BFM Immo
Crédit

Crédit immobilier: le taux d'usure passera la barre des 3% au 1er octobre

Le taux maximal auquel les banques peuvent prêter pour un achat immobilier vont nettement remonter d'ici quelques jours.

Les acheteurs immobiliers vont avoir un peu plus de marge pour emprunter. A compter du 1er octobre, le taux maximal auquel une banque pourra prêter de l'argent à un particulier passera à 3,03% pour les crédits immobiliers de moins de 20 ans et à 3,05% pour les durées plus longues, selon un communiqué de la Banque de France.

Le taux d'usure passe ainsi de 2,57% à 3,05% pour un crédit de 20 ans ou plus et de 2,60% à 3,03% pour les prêts de moins de 20 ans.

Pour rappel, le taux d'usure est le taux maximal légal auquel un établissement peut accorder un crédit. Il prend à la fois en compte le taux du prêt mais aussi l'assurance et les frais de dossier.
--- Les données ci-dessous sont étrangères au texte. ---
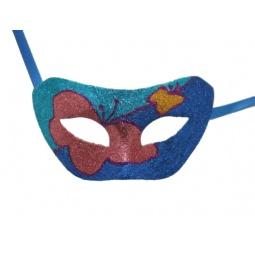 фото Полумаска карнавальная Феникс-Презент «Бабочки» 34657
Il est calculé une fois par trimestre par la Banque de France à partir de la moyenne des taux effectifs appliqués au cours des trois mois précédents, qui sont augmentés d'un tiers.

Pas de changement dans la formule de calcul

"L'application de la formule prévue par la loi" conduit à "une hausse bien proportionnée et plus marquée" qu'au 1er juillet dernier, souligne la Banque de France. L'institution était jugée déconnectée de la réalité, notamment par les courtiers. Sur le calcul du taux d'usure, il existe en effet un décalage de plusieurs mois entre les données utilisées par la Banque de France et le marché à un instant t. Ce qui ne pose pas de problème lorsque les mouvements sur les taux sont lents. Mais ce qui provoque un effet ciseau lorsqu'ils remontent rapidement, comme c'est le cas depuis janvier.

Ces dernières semaines, de nombreux dossiers de prêt immobilier ne passaient ainsi plus auprès des banques du fait du taux d'usure. C'est pourquoi certains professionnels de l'immobilier, en particulier les courtiers, réclamaient un changement de méthode de calcul pour s'adapter plus rapidement au marché. Dans son communiqué, la Banque de France leur oppose une nouvelle fois une fin de non recevoir: la formule de calcul ne changera pas. Elle n'est "ni souhaitable ni nécessaire" et l'institution exclut tout "relèvement exceptionnel" afin de "protéger les emprunteurs".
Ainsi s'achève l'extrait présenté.